Macau, China, 07 jun (Lusa) - Já foram maioria, mas hoje poucos portugueses têm voz ativa na política de Macau. A ascendência não é, só por si, entrave, mas há que conquistar a confiança dos chineses, que até podem ver corações, mas antes veem caras.

João Manuel Costa Antunes é o único português, chegado de Portugal, que ainda detém um cargo de direção. Esteve mais de duas décadas à frente da pasta do Turismo, que se tornou central para o território, cargo que abandonou em 2012, ficando como coordenador do Grande Prémio de Macau.

"Tive de me alterar completamente. Infelizmente não leio chinês e não percebo muito. Tive que me apetrechar com pessoas que me ajudaram na comunicação. Nunca tive problemas de maior por não falar chinês, mas é preciso ser rápido na perceção da comunicação", conta, em entrevista à agência Lusa.

Para garantir um certo apoio popular, ainda que para um cargo não eleito, é preciso "mostrar que não se está a fazer um frete" e, nesse sentido, Costa Antunes recorda um momento que considera determinante para a sua permanência em Macau.

Em 1998, o então governador Rocha Vieira convidou-o para coordenar a cerimónia da transferência no ano seguinte, um desafio aliciante que aceitou com uma condição: "Sou quadro da administração portuguesa, em Portugal.

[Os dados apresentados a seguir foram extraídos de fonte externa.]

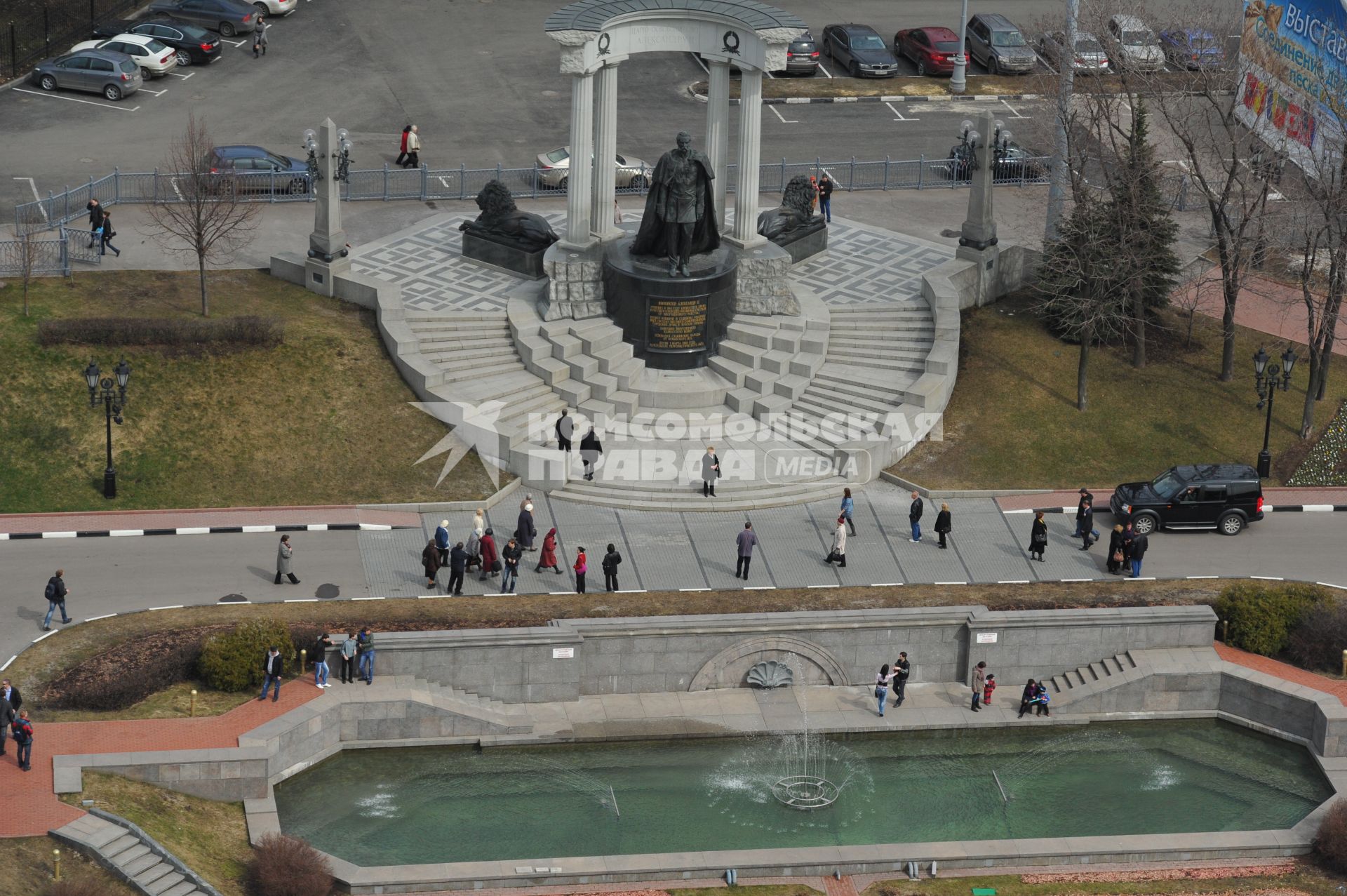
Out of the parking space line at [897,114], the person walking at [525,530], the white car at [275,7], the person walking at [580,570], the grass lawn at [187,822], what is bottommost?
the grass lawn at [187,822]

Só posso fazer o trabalho de coordenação se mudar para quadro da administração de Macau. Não me posso ir embora no mesmo avião que o senhor governador. Ninguém vai acreditar em mim. Como é possível ter a confiança de todos os que cá estão se quem vai tratar de um período tão importante se vai embora?"

Este diálogo, que ainda hoje lembra com emoção, marcou a sua relação com o território, de onde não pensou mais sair.

Costa Antunes diz-se pragmático e considera que não faz sentido ambicionar a renovação dessa presença, em parte devido a uma certa falta de compromisso que as novas gerações de portugueses têm com Macau.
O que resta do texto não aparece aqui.